Живым местом в избушке была та стенка, которая шла от кровати к наружному углу; здесь в величайшем порядке были развешаны: ружье, скрипка, разные охотничьи принадлежности, плохая олеография, изображавшая голую красавицу, несколько фотографий; у стены стоял небольшой березовый письменный стол, заваленный деловыми бумагами и «законами», как Пружинкин называл свою походную юридическую библиотеку. Старинное клеенчатое кресло, вытертый ковер у стола, три стула и полочка с разными редкостями дополняли всю обстановку.
— Все-таки свой угол… — самодовольно повторял Пружинкин, принимая посетителей в своей избушке. — Первое дело, что я знать никого не хочу; сам большой, сам меньшой.

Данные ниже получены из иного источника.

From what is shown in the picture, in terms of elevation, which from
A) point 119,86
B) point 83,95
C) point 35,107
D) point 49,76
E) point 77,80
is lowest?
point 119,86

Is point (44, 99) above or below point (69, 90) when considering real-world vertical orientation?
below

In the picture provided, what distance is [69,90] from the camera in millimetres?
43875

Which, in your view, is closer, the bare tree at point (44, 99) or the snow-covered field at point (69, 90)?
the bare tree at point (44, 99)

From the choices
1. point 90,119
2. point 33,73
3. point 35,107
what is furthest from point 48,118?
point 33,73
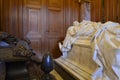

Стоило Пружинкину показаться только в избушке, как сейчас же появлялся кто-нибудь из его бесчисленных клиентов. Собственно он для Теребиловки составлял все: и юрисконсульт, и комиссионер, и — главное — тот «нужный человек», без которого хоть пропадай. В сношениях Теребиловки с городом возникала целая масса недоразумений, и Пружинкин являлся примиряющим элементом. Если случались в городе крупная кража, убийство, подкинутый «младенец», виноватых искали в Теребиловке; если человек терял в городе «занятие», он отправлялся в Теребиловку, где всем находился угол. Кроме исконных обывателей, составлявших главное ядро, здесь ютились все отбросы и тот человеческий хлам, который создает бойкая городская жизнь, — прислуга без мест, спившаяся с кругу, «первые» кучера, отставные солдаты, мелкие чиновники, просто пропащие люди, которыми хоть пруд пруди. Теребиловка открывала гостеприимные объятия всем обездоленным и обиженным, и в награду за свою терпимость получила репутацию гнезда жуликов и воришек. Эта последняя репутация всегда кровно обижала Пружинкина, хотя он и не отрицал факта, что теребиловцы воруют и даже весьма воруют.
— Это точно-с, есть такой грех-с… — смущенно повторял он и прибавлял не без достоинства:- Только нужно и то сказать — суди волка, суди и по волку. Первое дело, всякий человек кушать хочет, а, например, ни работы, ни занятия, ни ремесла — бывает всяко-с…
Эта снисходительность имела подкладкой свои высшие соображения, как мы увидим ниже. Прежде всего, Пружинкин был общественный человек, и в этом заключался главный источник всех его житейских неудач. Жить только для себя, в свое брюхо — он не мог и считал свои теперешние «дела» за пустяки, которыми занимался так, пока, в ожидании того настоящего, к которому тяготел всей душой. Смысл жизни являлся для него лично только в общественной деятельности, но, как на грех, именно в этом направлении он как-то не мог приспособиться, несмотря на самые великолепные проекты. Как характерную черту, можно отметить ту особенность, что все мысли Пружинкина имели основанием именно Теребиловку, которая засела в его мозгу со всеми своими злоключениями, напастями и собственными грехами. Устроить костяной завод, общественную гвоздарку, канатную фабрику, разные мастерские — вот над этим следует хлопотать. Будет у людей кусок хлеба, и воровать перестанут. Проектов у Пружинкина было достаточное количество; он излагал их письменно, обращался за содействием к богатым купцам, чиновникам и доходил до самого губернатора, но все эти хождения и хлопоты постигала одна и та же участь: Пружинкин нигде не встречал сочувствия, и проекты возвращались к нему с более или менее обидными примечаниями.